### Fragmento del documento

# # # # #

El plagio es la base de todas las literaturas, excepto de la primera, que, por otra parte, nadie conoce.
Jean Giradoux
Si no abundan las novelas sobre el mundo editorial español –por otra parte, tan novelesco–, menos todavía las protagonizadas por un corrector de pruebas, que parece una profesión en apariencia gris y monótona (idea muy falsa, como sabe bien quien la haya ejercido). Sin embargo, uno de esos escasos ejemplos es la segunda novela que publicó el escritor catalán José M. Camps Regàs (1915-1975) tras la aparición gracias a José Janés de Yo, pronombre (Ediciones de la Gacela, 1942).
El de Camps es uno de esos casos paradigmáticos de carrera literaria emergente truncada por la guerra civil, tras la que pasó una temporada en la prisión Modelo y luego colaboró con algunas de las editoriales de José Janés. Camps pertenece a la pléyade de estudiantes de la escuela de Comercio de los jesuitas en la calle Caspe nacidos alrededor de 1913 (Josep Janés, Joan Vinyoli, Martí de Riquer, Ignasi Agustí, Josep M. Boix Selva, etc.), y como casi todos ellos se estrenó en el mundo de las letras en la revista de la Congregación Mariana Juventus, en el caso de Camps con textos tanto en catalán como en español, acerca de temas artísticos y teatrales. Posteriormente cursaría estudios de Derecho en la Universidad de Barcelona, donde coincidió entre otros con Víctor Alba, aún antes de la guerra. Condenado inicialmente a pena de muerte, Camps salió de la prisión Modelo de Barcelonan en 1942, y Victor Alba le ha recordado cuando empezaron a encontrarse de nuevo, al salir él también de prisión: “Por lo que me contaron l´Enric [Panadés] y algunos amigos que me encontré en el Ateneo (donde me readmitieron enseguida), [Josep] Sagimón, [Julià] Clapera, [Josep] Pedreira, [José M.] Camps Regàs reaparecido, la readaptación a los nuevos signos fue tan rápida como el 19 de julio”.

# # # # #

### Líneas de un conjunto de datos
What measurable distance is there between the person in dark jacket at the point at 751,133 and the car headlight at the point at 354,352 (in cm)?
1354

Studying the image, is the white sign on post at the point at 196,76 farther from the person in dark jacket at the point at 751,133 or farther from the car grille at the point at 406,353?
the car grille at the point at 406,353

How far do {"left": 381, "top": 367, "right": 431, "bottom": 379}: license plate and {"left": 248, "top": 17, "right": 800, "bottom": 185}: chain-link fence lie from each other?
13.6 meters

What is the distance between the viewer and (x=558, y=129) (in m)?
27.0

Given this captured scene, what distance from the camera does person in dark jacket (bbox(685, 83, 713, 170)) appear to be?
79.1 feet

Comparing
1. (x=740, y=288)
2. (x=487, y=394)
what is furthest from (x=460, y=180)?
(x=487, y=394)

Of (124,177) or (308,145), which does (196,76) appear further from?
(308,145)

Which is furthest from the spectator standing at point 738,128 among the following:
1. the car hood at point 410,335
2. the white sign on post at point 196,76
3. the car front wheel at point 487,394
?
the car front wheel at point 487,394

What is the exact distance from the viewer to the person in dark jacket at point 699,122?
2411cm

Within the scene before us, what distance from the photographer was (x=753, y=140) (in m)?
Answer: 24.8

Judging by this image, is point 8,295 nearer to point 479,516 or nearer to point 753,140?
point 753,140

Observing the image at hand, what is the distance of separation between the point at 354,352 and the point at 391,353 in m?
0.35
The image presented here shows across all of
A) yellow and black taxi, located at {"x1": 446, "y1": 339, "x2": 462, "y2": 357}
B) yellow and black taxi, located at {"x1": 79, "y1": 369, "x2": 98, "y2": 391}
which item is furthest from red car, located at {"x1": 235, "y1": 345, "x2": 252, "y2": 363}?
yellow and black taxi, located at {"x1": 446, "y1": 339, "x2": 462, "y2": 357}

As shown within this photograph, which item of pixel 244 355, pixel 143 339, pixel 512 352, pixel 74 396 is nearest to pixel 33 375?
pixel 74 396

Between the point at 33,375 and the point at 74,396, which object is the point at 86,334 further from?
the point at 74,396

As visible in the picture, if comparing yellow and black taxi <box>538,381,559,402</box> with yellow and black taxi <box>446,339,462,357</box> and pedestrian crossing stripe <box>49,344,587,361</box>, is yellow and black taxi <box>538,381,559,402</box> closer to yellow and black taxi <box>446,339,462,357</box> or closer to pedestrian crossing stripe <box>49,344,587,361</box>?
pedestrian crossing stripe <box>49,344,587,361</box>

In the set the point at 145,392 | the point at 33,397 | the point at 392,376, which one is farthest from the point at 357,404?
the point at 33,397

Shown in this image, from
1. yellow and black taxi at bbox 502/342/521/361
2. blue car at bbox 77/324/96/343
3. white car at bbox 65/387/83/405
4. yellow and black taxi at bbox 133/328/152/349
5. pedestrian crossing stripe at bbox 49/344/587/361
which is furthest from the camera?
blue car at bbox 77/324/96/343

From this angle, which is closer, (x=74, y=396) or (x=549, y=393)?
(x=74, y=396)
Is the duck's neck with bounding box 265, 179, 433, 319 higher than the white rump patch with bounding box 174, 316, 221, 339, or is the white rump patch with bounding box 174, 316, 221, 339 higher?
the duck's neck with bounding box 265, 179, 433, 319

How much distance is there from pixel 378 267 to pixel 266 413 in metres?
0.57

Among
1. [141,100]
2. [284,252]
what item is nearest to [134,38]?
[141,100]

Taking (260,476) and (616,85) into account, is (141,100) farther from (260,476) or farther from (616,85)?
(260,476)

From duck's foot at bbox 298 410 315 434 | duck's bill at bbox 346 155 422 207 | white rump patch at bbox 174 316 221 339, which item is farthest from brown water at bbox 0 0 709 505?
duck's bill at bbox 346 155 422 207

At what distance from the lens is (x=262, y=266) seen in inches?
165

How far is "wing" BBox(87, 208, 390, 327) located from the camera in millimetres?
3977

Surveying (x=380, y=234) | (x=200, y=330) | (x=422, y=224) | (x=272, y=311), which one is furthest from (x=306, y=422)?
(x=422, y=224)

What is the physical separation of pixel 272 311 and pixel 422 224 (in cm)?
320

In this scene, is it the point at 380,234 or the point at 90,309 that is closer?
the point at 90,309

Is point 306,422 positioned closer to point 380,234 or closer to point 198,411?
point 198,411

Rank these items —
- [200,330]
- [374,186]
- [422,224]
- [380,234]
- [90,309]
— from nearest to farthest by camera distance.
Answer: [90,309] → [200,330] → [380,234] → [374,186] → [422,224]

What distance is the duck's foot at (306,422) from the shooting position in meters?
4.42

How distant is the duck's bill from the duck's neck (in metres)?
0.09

# # # # #

### Enunciado del ejercicio
Transcribe sin cambios el pasaje del fragmento del documento que va desde "El plagio es" hasta "la Gacela, 1942).".

### Respuesta esperada
El plagio es la base de todas las literaturas, excepto de la primera, que, por otra parte, nadie conoce.
Jean Giradoux
Si no abundan las novelas sobre el mundo editorial español –por otra parte, tan novelesco–, menos todavía las protagonizadas por un corrector de pruebas, que parece una profesión en apariencia gris y monótona (idea muy falsa, como sabe bien quien la haya ejercido). Sin embargo, uno de esos escasos ejemplos es la segunda novela que publicó el escritor catalán José M. Camps Regàs (1915-1975) tras la aparición gracias a José Janés de Yo, pronombre (Ediciones de la Gacela, 1942).